◆ Selection
☆ ☆ ☆ ☆

Thursday, August 26, 2010

Half-Arsed England And The Missing Kidney

Stodge for the English soul...
I spent six weeks this summer in my native England, but feel that the visit can best be summed up by one lunch time in a café in Settle, where I ordered steak and kidney pie with chips and gravy. Not the kind of food you’d want on a summer’s day, you might think, but this was an English summer’s day - outside it was chilly and raining. Okay, so not the sort of food you’d want on any day if you wanted to live a long and healthy life, but English food has a gray, relentless attraction to those who grew up with it, culinary merits aside. It’s always as bad and as good as you remember.

“How was your food?” asked the polite waiter. “Well, I ate the steak and kidney pie with hope in my heart right up to the very last mouthful, but I never found the kidney,” I replied. This was a big mistake. In England, when invited to pass an opinion on something, you must be too polite to tell the truth. Only afterwards do you bellyache, at length but safely out of earshot. It’s not the done thing to cause offence. “That’ll be six pounds 50,” was the indignant response. No urgent enquiries to the chef asking why the hell he’d served up a steak and kidney pie with no kidney. No generous discount or free dessert. Not that you’d want an English dessert, even for free. Dumping jam sponge with custard on top of steak and kidney pie with chips and gravy (even allowing for the absent kidney) would be the gastric equivalent of the bombing of Dresden.

I left the café feeling bad for having complained about the missing kidney. I was the intrusive foreigner who’d offended local sensibilities. In America when you complain, there’s usually compensation if you bitch long and hard enough. In England, after decades of mediocre government, the forgotten imperialists expect everything to be half-arsed. We stayed in a faulty cottage which had the most rudimentary equipment – blunt kitchen knives, cupboards with no backboards, power cuts when you used too many electrical items at once, loose shelves, a stereo and a TV remote control that didn’t work, and not one but two semi-functional barbeques. There was so much to complain about we didn’t know where to start, so we didn’t bother. Didn’t want to make a fuss. After a day or two you get used to it.

On our second day there we watched the half-arsed England football team lose to Germany in the World Cup, looking like they really couldn’t be bothered to play at all. Then the half-arsed weather set in – cool days, cold nights, a surplus of grey clouds, and the inevitable downpour on the day we took the kids to Blackpool. Another day I was on a train from London to Leeds and missed my connection to Settle by a minute. “When’s the next train?” I asked. Three and a half hours. “Why didn’t you hold the connection?” Different train companies, grunted the man at the Leeds station information desk, adding by way of further explanation, “Privatisation.” Even our excuses for things not working are half-arsed.

☆ ☆ ☆ ☆

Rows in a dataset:
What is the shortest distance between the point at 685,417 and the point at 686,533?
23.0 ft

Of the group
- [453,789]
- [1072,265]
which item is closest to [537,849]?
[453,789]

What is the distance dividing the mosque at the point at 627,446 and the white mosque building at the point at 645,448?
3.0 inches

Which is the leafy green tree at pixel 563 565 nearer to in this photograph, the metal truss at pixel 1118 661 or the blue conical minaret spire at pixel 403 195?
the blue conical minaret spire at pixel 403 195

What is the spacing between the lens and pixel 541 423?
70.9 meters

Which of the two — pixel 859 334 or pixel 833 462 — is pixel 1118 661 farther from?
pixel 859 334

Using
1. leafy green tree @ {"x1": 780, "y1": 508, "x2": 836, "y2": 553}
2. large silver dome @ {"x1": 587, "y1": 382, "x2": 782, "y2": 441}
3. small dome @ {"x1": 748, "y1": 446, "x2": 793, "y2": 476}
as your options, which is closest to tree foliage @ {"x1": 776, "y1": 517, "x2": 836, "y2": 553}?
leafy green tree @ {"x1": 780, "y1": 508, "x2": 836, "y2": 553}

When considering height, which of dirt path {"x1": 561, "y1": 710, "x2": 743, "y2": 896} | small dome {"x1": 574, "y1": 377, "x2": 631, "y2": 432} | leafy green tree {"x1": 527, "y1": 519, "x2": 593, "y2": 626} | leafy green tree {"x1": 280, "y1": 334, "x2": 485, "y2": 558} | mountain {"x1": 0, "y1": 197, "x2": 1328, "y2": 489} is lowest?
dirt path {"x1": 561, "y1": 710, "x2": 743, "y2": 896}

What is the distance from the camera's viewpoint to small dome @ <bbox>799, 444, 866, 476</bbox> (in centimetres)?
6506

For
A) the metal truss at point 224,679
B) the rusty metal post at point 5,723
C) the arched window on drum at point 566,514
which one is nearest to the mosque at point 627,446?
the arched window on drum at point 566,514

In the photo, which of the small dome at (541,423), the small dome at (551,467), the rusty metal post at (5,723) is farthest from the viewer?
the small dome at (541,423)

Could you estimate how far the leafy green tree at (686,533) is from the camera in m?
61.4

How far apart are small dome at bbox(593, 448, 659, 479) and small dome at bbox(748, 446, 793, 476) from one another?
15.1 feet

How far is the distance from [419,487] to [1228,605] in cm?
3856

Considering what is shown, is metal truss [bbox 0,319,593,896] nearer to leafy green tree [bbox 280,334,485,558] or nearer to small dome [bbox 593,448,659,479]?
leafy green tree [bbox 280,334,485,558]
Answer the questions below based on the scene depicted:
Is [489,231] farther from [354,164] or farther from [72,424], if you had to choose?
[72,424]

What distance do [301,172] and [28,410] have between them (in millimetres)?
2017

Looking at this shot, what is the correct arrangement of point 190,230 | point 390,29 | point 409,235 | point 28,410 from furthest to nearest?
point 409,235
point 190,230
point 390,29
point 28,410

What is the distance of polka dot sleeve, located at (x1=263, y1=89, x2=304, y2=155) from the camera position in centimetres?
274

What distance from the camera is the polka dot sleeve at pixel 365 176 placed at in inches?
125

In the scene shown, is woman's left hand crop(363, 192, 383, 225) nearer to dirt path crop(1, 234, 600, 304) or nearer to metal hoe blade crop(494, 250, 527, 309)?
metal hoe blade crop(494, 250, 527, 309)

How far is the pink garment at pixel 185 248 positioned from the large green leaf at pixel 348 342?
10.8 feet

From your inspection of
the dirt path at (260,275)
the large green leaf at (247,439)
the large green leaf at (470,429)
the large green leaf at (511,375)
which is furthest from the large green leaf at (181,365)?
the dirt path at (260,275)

☆ ☆ ☆ ☆

◆ Job 1
Which lines of the rows contain the word "minaret"? Return each one in full, counting only matches with the same case.
◆ Job 2
Can you pick up the blog post about the summer visit to England after its last sentence and carry it further?

◆ Written answer 1
Which is the leafy green tree at pixel 563 565 nearer to in this photograph, the metal truss at pixel 1118 661 or the blue conical minaret spire at pixel 403 195?
the blue conical minaret spire at pixel 403 195

◆ Written answer 2
Since coming back to America, people have been asking me, “Did you have a good summer in England?” It was fantastic, I assure them. Because I’m not one to complain.

13 comments:

Gorilla Bananas said...

Let that be a lesson to you. Don't visit England unless you're the guest of someone rich with a mansion. Are you sure the pie you were served wasn't a steak pie? I don't know what's so good about kidneys, they're just piss machines.

Ian Plenderleith said...

It most certainly was a steak pie. But kidney was definitely advertised as part of the nutritional deal.

Mark Sanderson said...

You complained? That takes real courage. My cooker packed in recently. I say recently, it was the day of the FA Cup Final, but fortunately my landlord offered to replace it. He did so six weeks later.
A friend suggested I should complain about the delay and ask for money to be taken off the rent in compensation. Needless to say I did nothing of the sort. Not to his face anyway.

No Good Boyo said...

"Muddling through", but where to?

There's a lot to be said for Britain, mainly the (remaining) pubs and the jokes. But food and services are appalling and expensive. I'm increasingly convinced we need to be annexed by the US or become part of Belgium, for our own sakes.

Although there's not been any kidney in steak'n'kidney pie for some time. Just 'nad tubes.

Nathan said...

We just returned from the shores of Lake Superior. Very nice, very good service where we stayed. Try it next time, and come down and visit us in Minneapolis.

Ian Plenderleith said...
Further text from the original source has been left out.